DATA FOR THIS TASK:
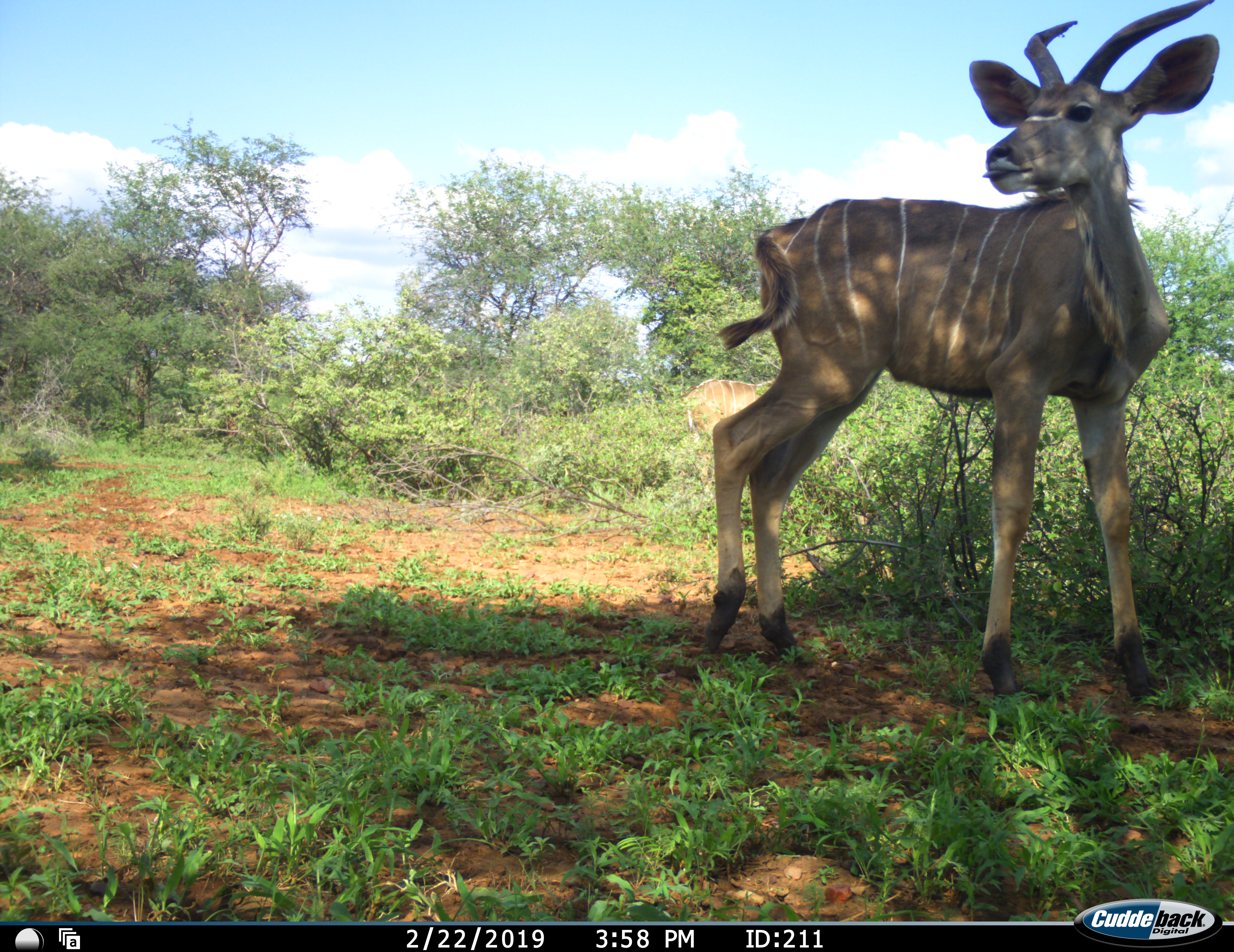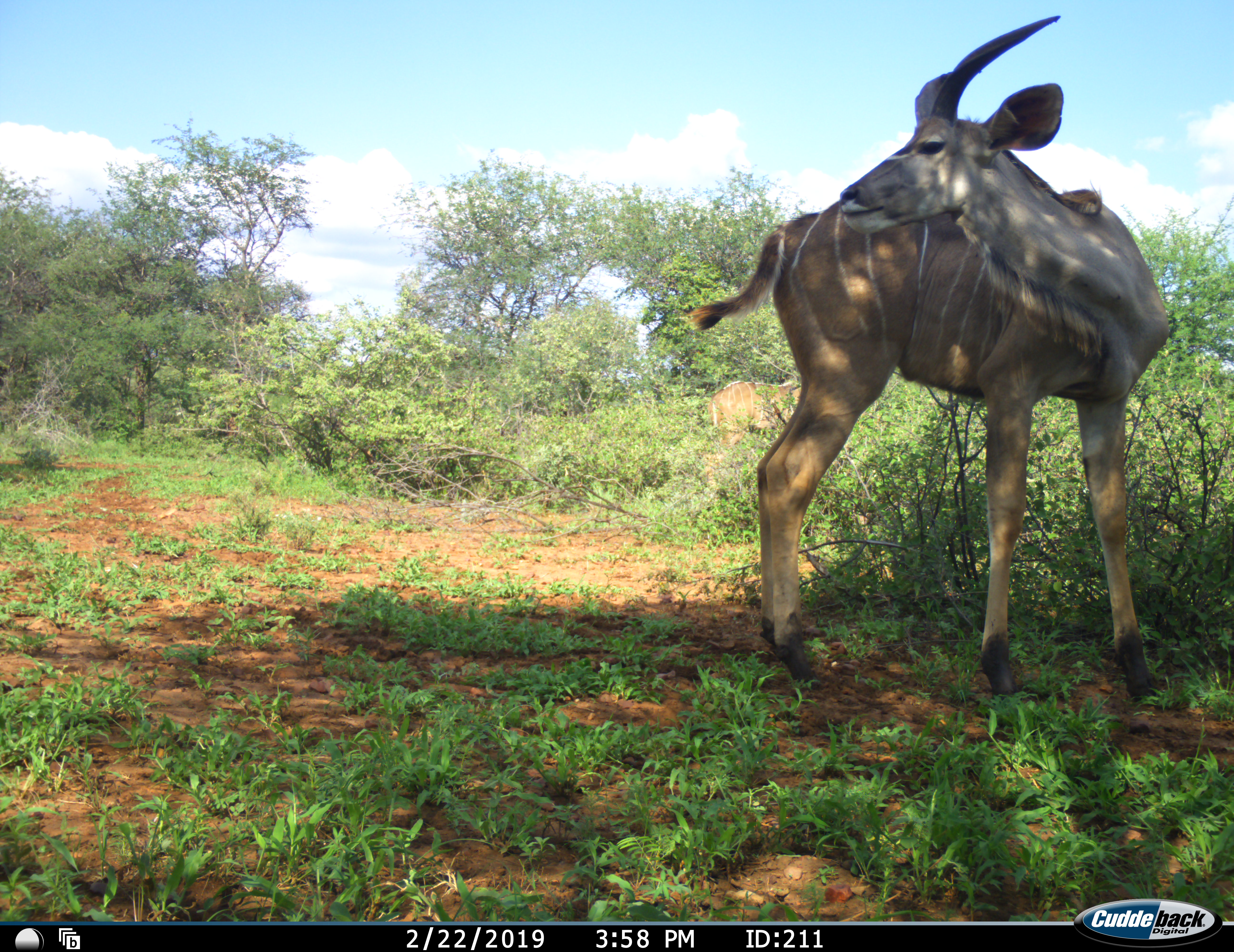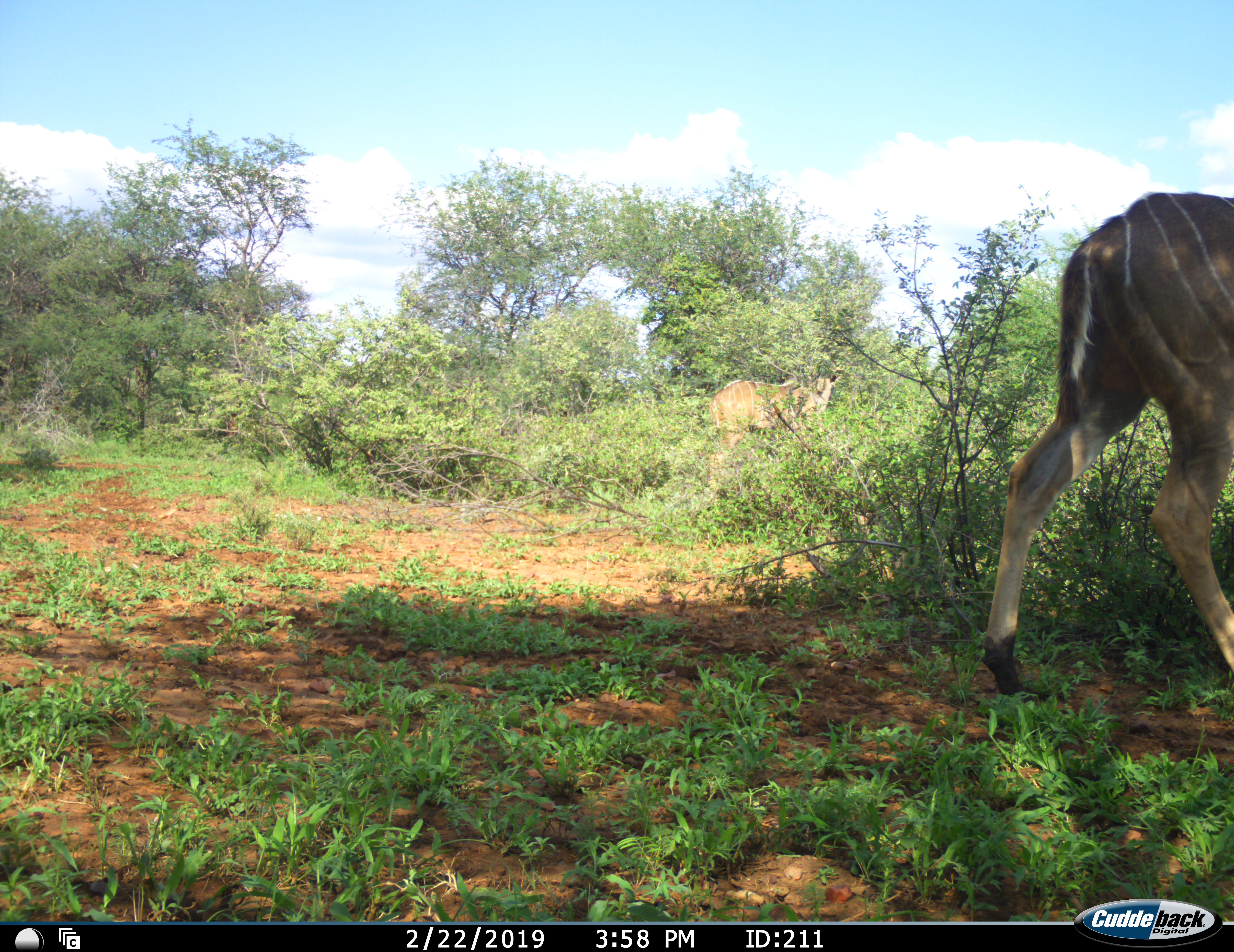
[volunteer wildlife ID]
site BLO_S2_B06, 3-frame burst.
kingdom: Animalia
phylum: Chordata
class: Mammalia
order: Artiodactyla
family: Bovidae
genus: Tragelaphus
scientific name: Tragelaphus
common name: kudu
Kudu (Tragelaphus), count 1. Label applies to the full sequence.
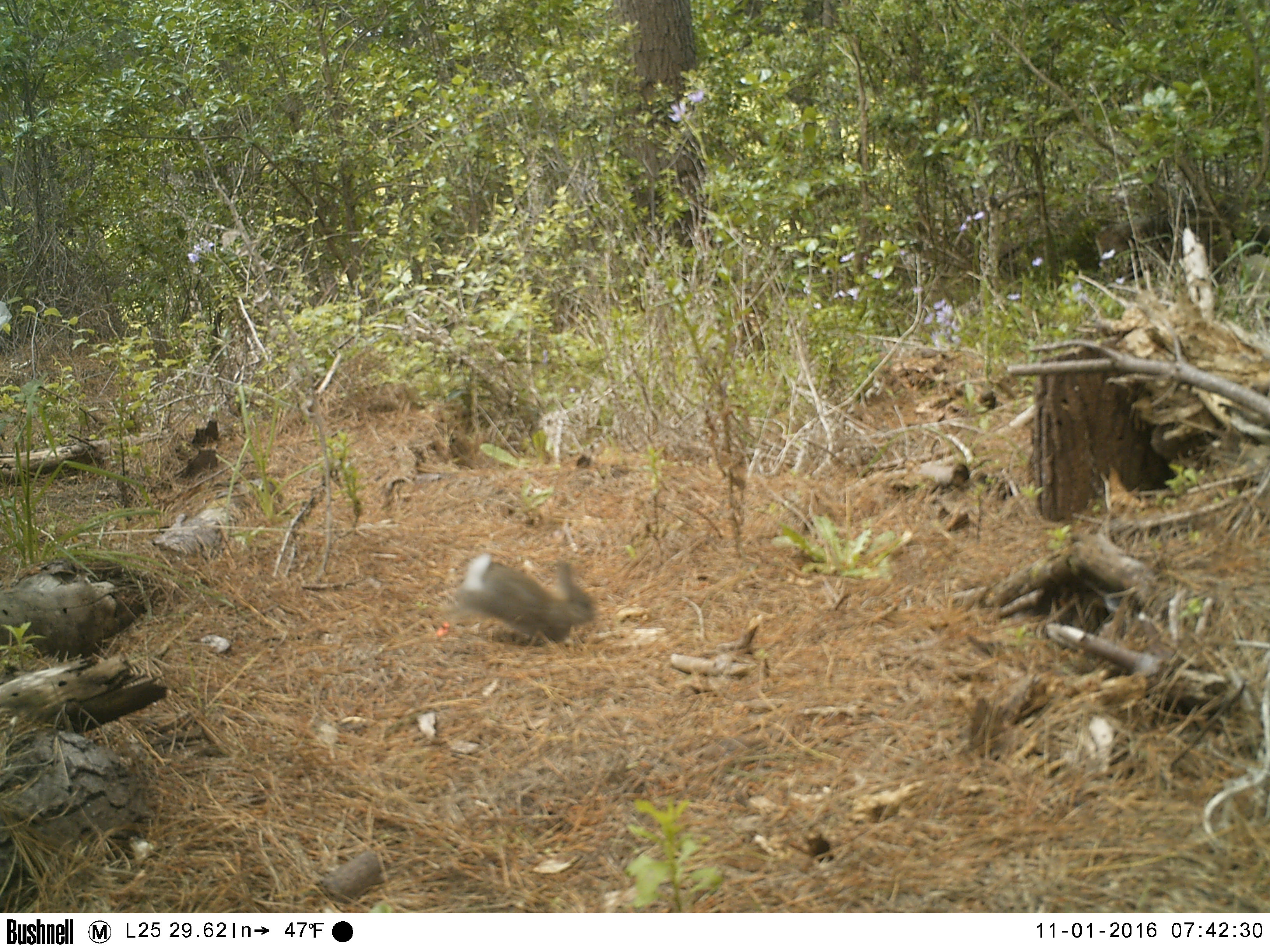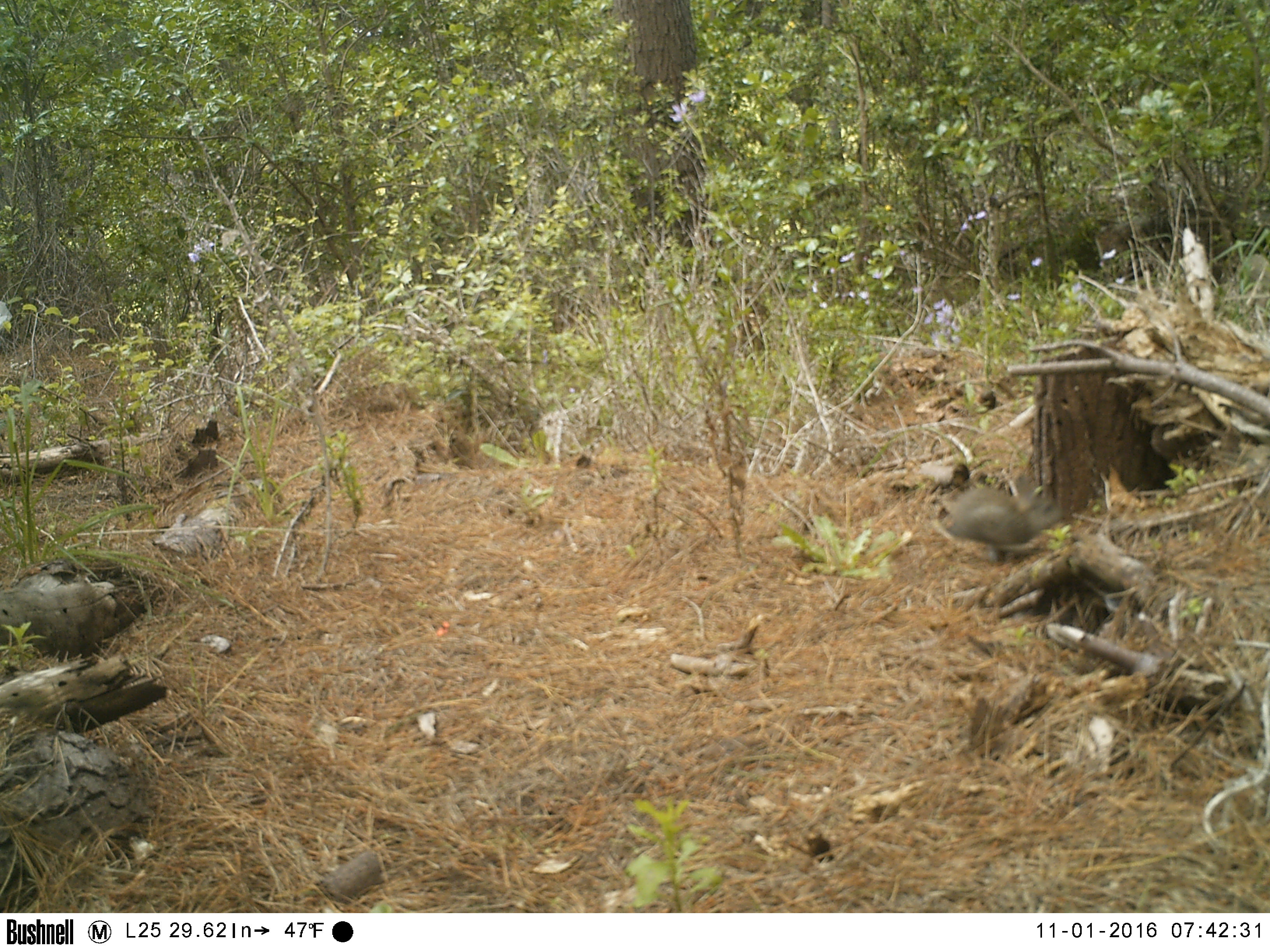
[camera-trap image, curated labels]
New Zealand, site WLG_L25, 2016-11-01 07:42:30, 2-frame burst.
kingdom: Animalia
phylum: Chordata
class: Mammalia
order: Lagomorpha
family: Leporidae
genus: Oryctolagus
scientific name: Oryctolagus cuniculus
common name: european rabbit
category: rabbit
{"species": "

WORK ORDER: Please print the records above word for word, leaving every image out.

EXERCISE SOLUTION:
[volunteer wildlife ID]
site BLO_S2_B06, 3-frame burst.
kingdom: Animalia
phylum: Chordata
class: Mammalia
order: Artiodactyla
family: Bovidae
genus: Tragelaphus
scientific name: Tragelaphus
common name: kudu
Kudu (Tragelaphus), count 1. Label applies to the full sequence.
[camera-trap image, curated labels]
New Zealand, site WLG_L25, 2016-11-01 07:42:30, 2-frame burst.
kingdom: Animalia
phylum: Chordata
class: Mammalia
order: Lagomorpha
family: Leporidae
genus: Oryctolagus
scientific name: Oryctolagus cuniculus
common name: european rabbit
category: rabbit
{"species": "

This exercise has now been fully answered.